HOW TO COMPLETE THIS TASK:
Begin at the top of the records below and print each line exactly until the line containing "Marxism Recycled by Parijs, Philippe Van" has been printed; any pictures are to be left out.

Segment Start: DATA EXTRACTS

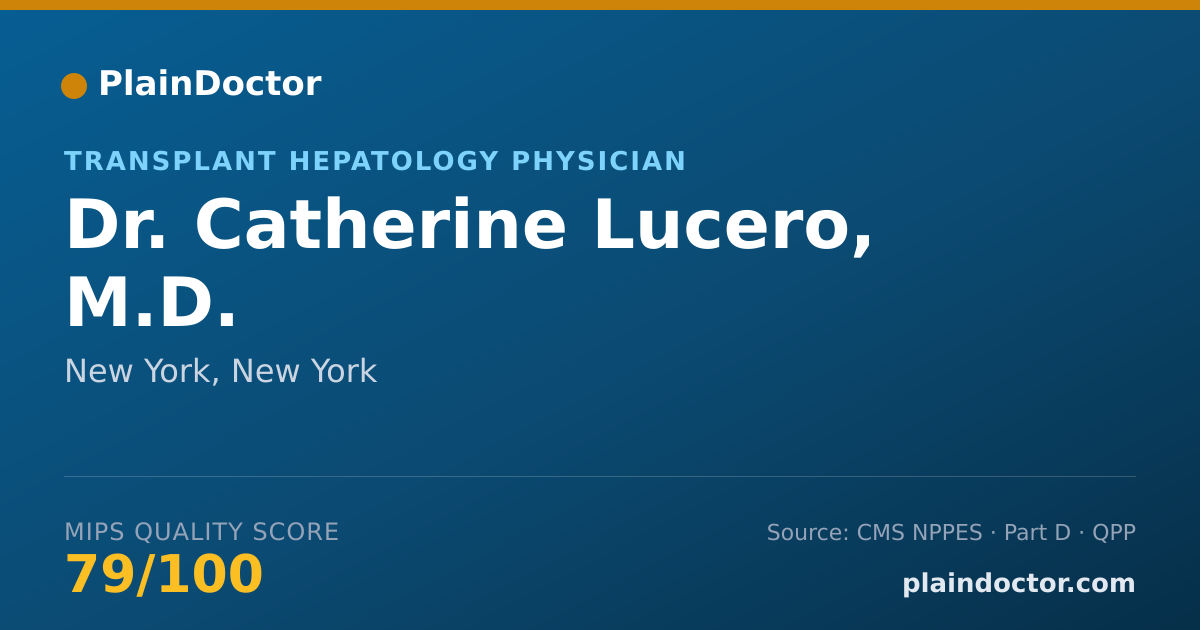 Shareable card for Catherine Lucero, M.D. - Transplant Hepatology Physician, New York, NY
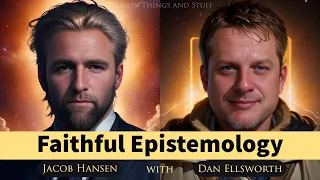 TOTAS: Faithful Epistemology with Jacob Hansen and Dan Ellsworth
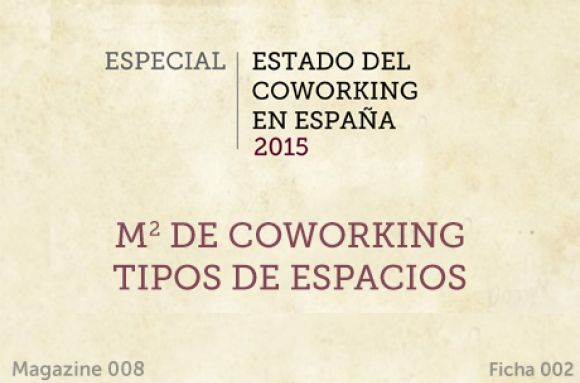 Estado del coworking en España 2015: M2 de coworking en España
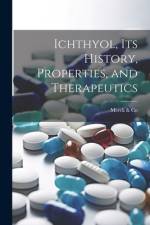 Ichthyol, Its History, Properties, and Therapeutics af Co
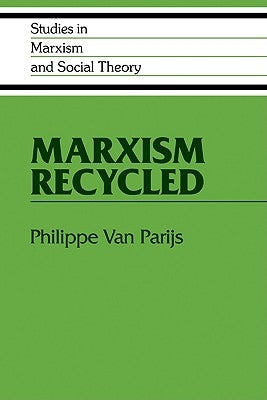 Marxism Recycled by Parijs, Philippe Van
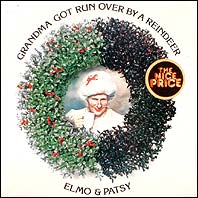 Elmo & Patsy - Grandma ZGot Run Over By A Reindeer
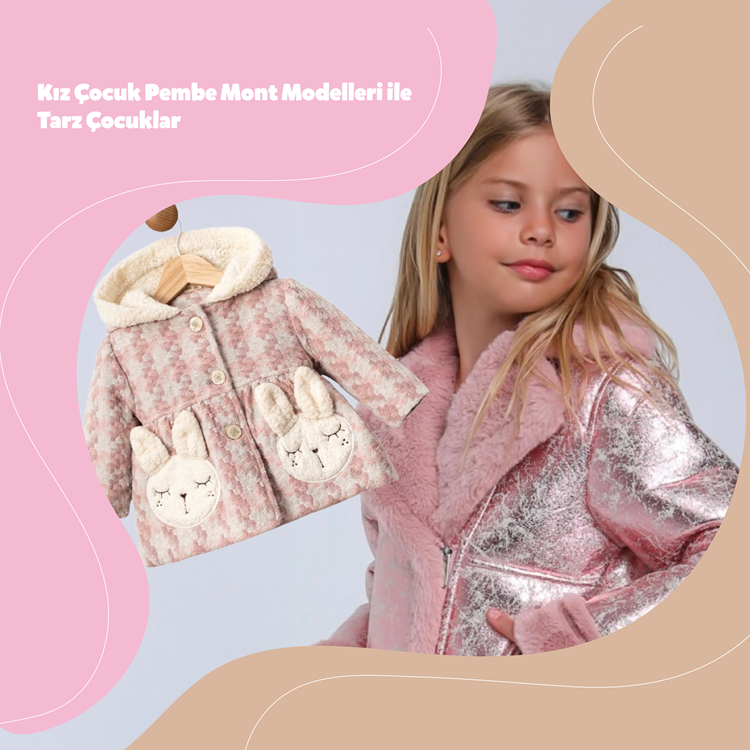 KIZ ÇOCUK PEMBE MONT MODELLERİ İLE TARZ ÇOCUKLAR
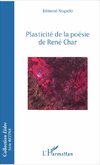 Plasticité de la poésie de René Char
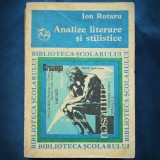 Cumpara ieftin Analize Literare si Stilistice - Ion Rotaru - Studii Critica Literara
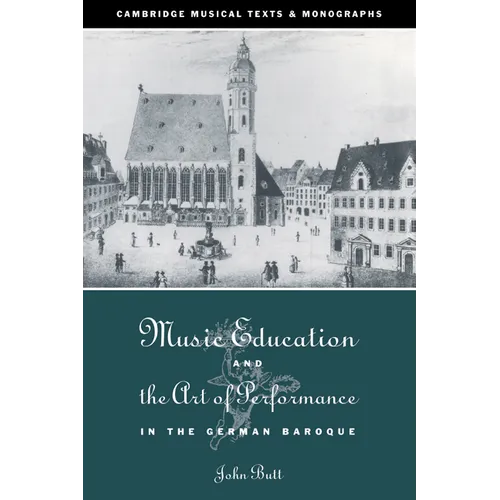 Music Education and the Art of Performance in the German Baroque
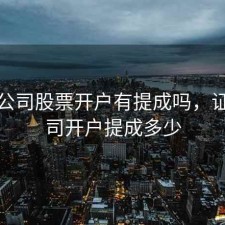 证券公司股票开户有提成吗，证券公司开户提成多少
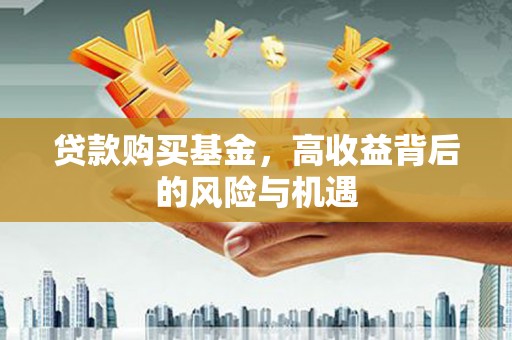 万载贷款购买基金，高收益背后的风险与机遇
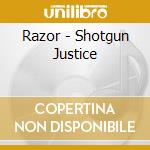 Razor - Shotgun Justice cd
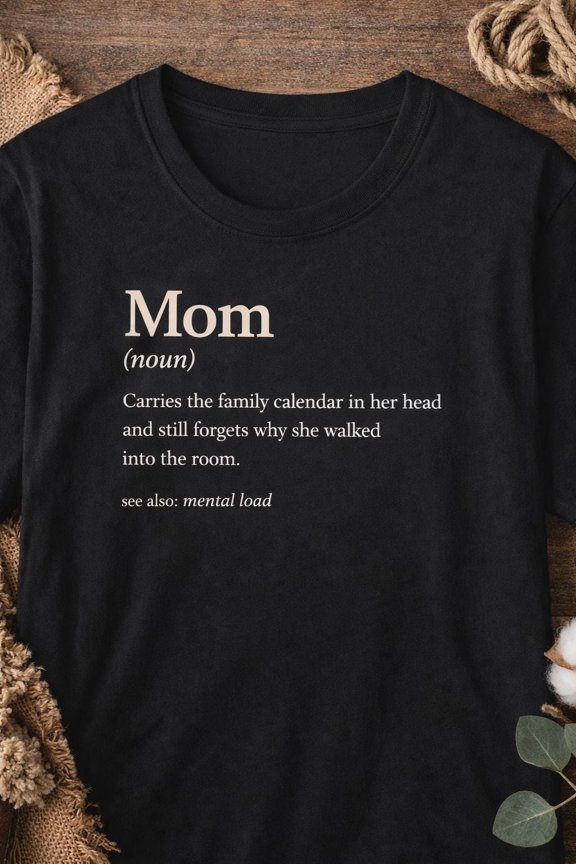 Funny Mom Definition T-Shirt | Humorous Typography for Proud Moms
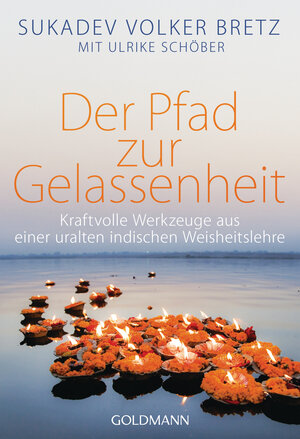 Buchcover Der Pfad zur Gelassenheit | Sukadev Volker Bretz | EAN 9783442222421 | ISBN 3-442-22242-7 | ISBN 978-3-442-22242-1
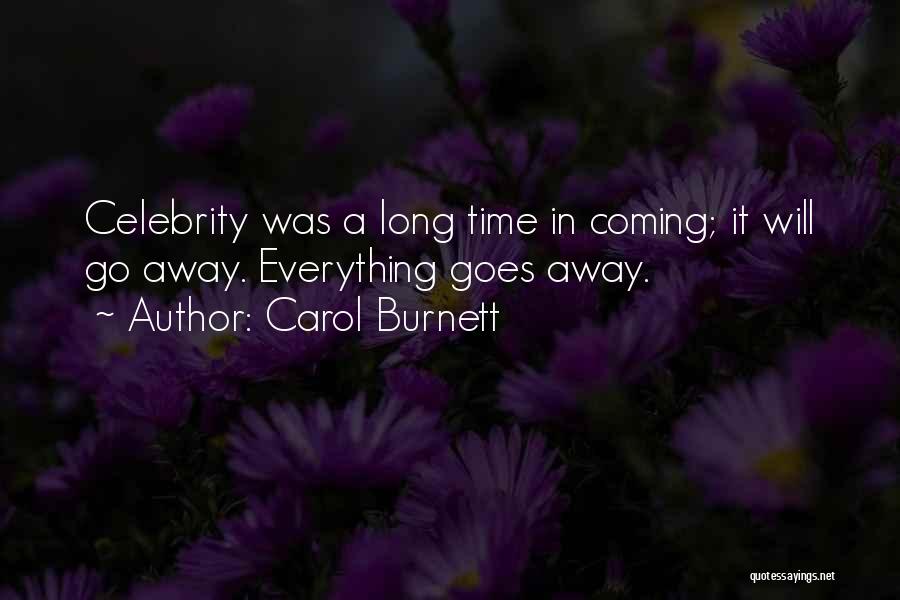 Carol Burnett Quotes: Celebrity Was A Long Time In Coming; It Will Go Away. Everything Goes Away.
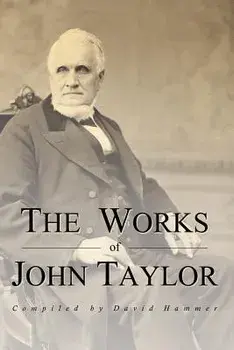 The Works of John Taylor: The Mediation and Atonement, the Government of God, Items on the Priesthood, Succession in the Priesthood, and the Ori/David Hammer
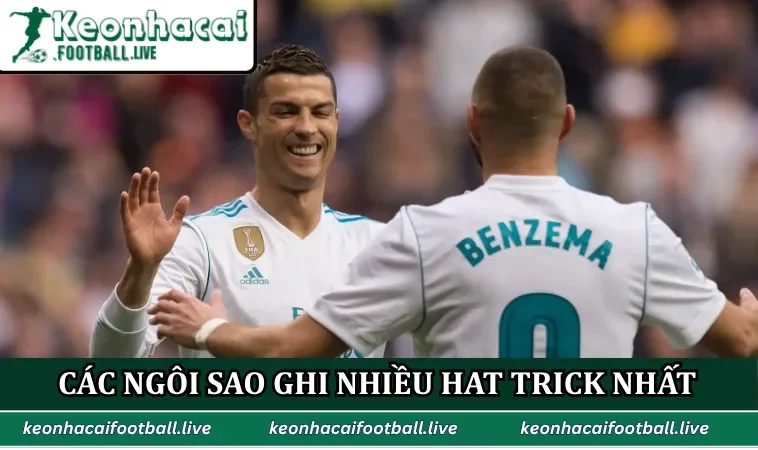 Các ngôi sao ghi nhiều hat trick nhất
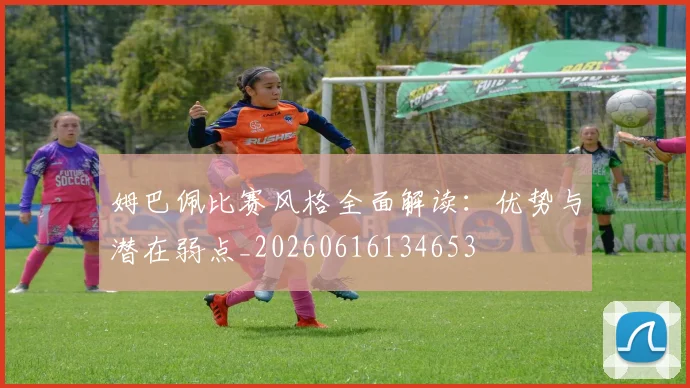 姆巴佩比赛风格全面解读:优势与潜在弱点_20260616134653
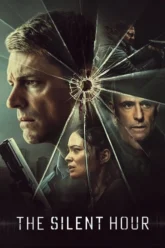 Download The Silent Hour | 2024 | Hindi-English | Dual Audio | BluRay | Full Movie 480p 720p 1080p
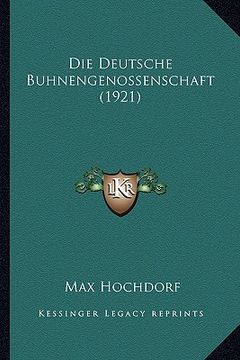 portada Die Deutsche Buhnengenossenschaft (1921) (en Alemán)
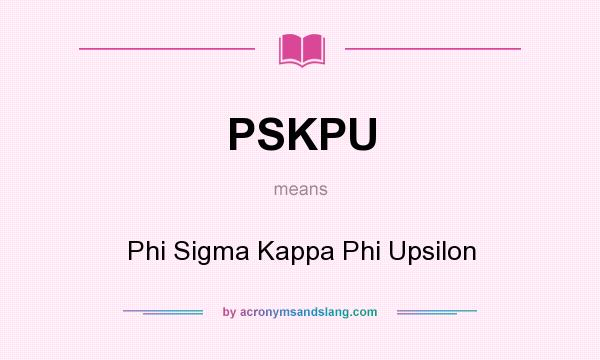 What does PSKPU mean? It stands for Phi Sigma Kappa Phi Upsilon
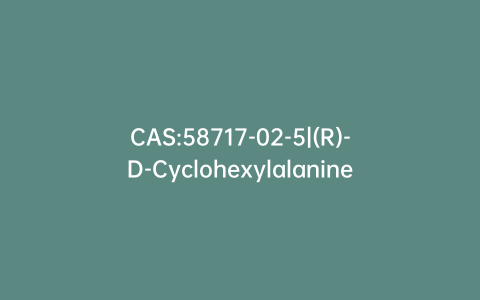 CAS:58717-02-5|(R)-D-Cyclohexylalanine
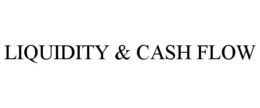LIQUIDITY & CASH FLOW trademark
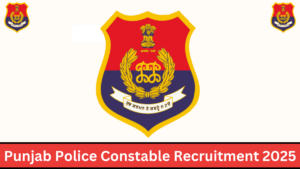 Punjab Police Constable Recruitment 2025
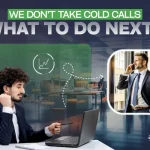 We don’t take cold calls what to do next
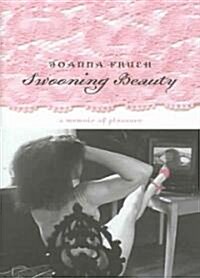 Swooning Beauty: A Memoir of Pleasure (Hardcover)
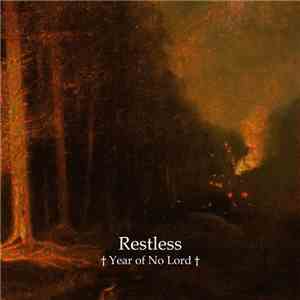 Restless  - Year Of No Lord album
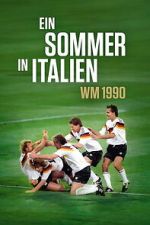 Watch Ein Sommer in Italien - WM 1990 Goojara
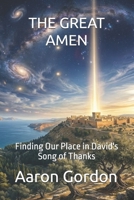 THE GREAT AMEN: Finding Our Place in David's Song of Thanks B0GXRWYS67 Book Cover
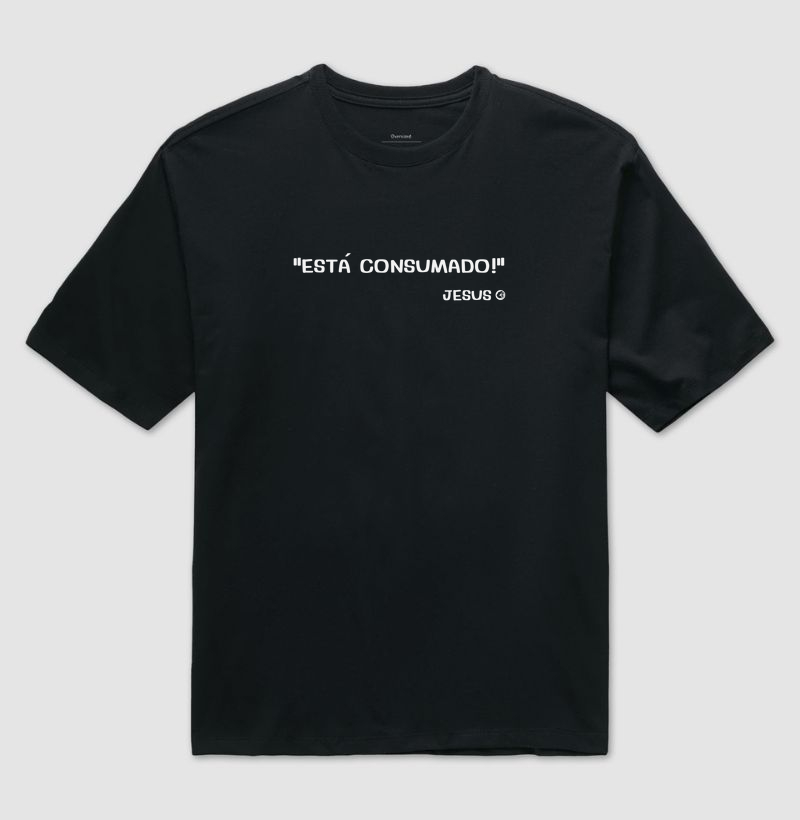 Está consumado!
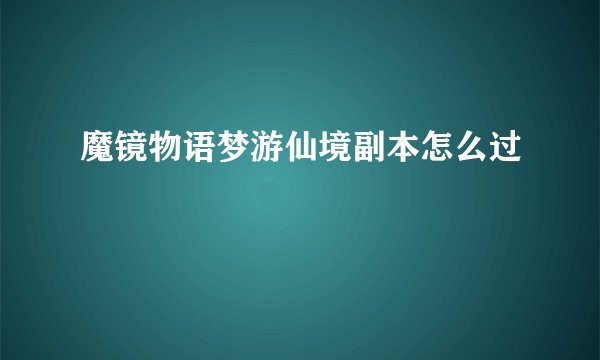 魔镜物语梦游仙境副本怎么过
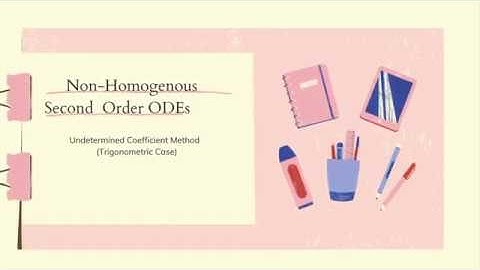 Ordinary Differential Equations (Undetermined Coefficient for Trigonometric Functions) Part 2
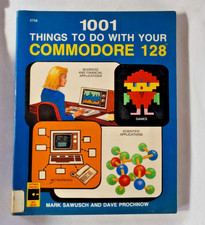 1001 Things To Do With Your Commodore 128 By Mark Sawusch & Dave Prochnow picture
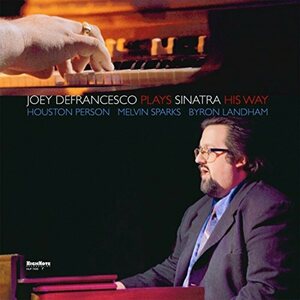 Joey DeFrancesco – Plays Sinatra His Way LP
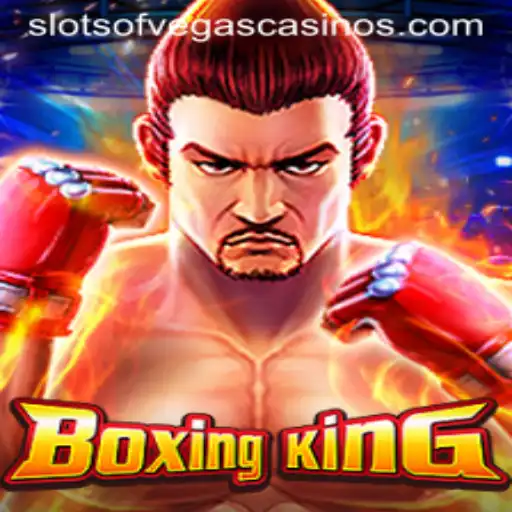 Discover the Thrilling World of BoxingKing Slots in the Dynamic Environment of Slots of Vegas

Segment End: DATA EXTRACTS

SOLVED PROBLEM:
 Shareable card for Catherine Lucero, M.D. - Transplant Hepatology Physician, New York, NY
 TOTAS: Faithful Epistemology with Jacob Hansen and Dan Ellsworth
 Estado del coworking en España 2015: M2 de coworking en España
 Ichthyol, Its History, Properties, and Therapeutics af Co
 Marxism Recycled by Parijs, Philippe Van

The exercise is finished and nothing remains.